После эксперимента 1953 года Миллер посвятил себя поиску секрета жизни. Он завоевал репутацию одновременно скрупулезного экспериментатора и немного брюзги, сразу же начинающего критиковать то, что считает скверной работой. Когда я встретился с профессором биохимии Миллером в его кабинете в Калифорнийском университете в Сан-Диего, он жаловался, что его область все еще имеет репутацию пограничной дисциплины, не стоящей серьезного исследования.
На Миллера, казалось, никакого впечатления не произвели новые гипотезы, касающиеся происхождения жизни, он ссылался на них как на «чушь, существующую только на бумаге». Он так презрительно относился к некоторым гипотезам, что, когда я спросил его мнение о них, просто покачал головой, глубоко вздохнул и фыркнул — как от очередной глупости человечества. Теория автокатализа Стюарта Кауффмана попадала в эту категорию.
— Прогонять уравнения через компьютер — это не эксперимент, — фыркнул Миллер.
Миллер признавал, что ученые могут никогда точно не узнать, где и когда появилась жизнь.
— Мы пытаемся обсуждать историческое событие, очень сильно отличающееся от событий, которыми обычно занимается наука, так что критерии и методы должны быть другие, — заметил он.

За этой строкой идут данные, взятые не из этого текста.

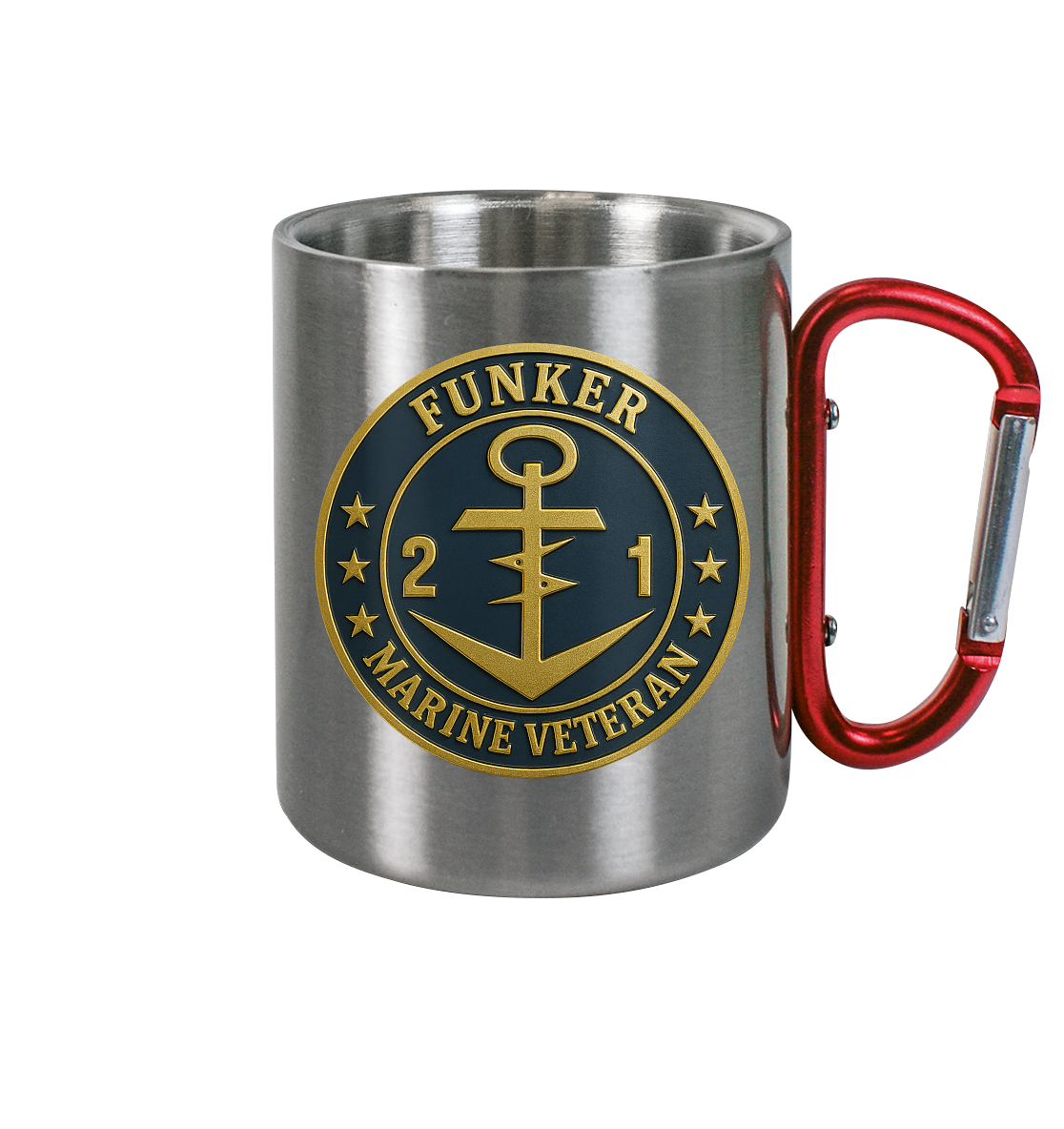 Marine Veteran 21er FUNKER - Metalleffekt - Edelstahl Tasse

Но когда я предположил, что слова Миллера о перспективах обнаружения тайны жизни звучат пессимистично, он ужаснулся. Пессимистично? Конечно нет! Он — оптимист!
Однажды, поклялся он, ученые обнаружат самокопирующуюся молекулу, которая повлекла за собой великую сагу эволюции. Как обнаружение микроволнового послесвечения Большого Взрыва узаконило космологию, точно так же и обнаружение первого генетического материала узаконит область Миллера.
— Она сорвется с места подобно ракете, — пробормотал Миллер сквозь стиснутые зубы. — Это будет то, что заставит вас говорить: «Боже, вот оно. Как можно было так долго этого не замечать?» И это убедит абсолютно всех.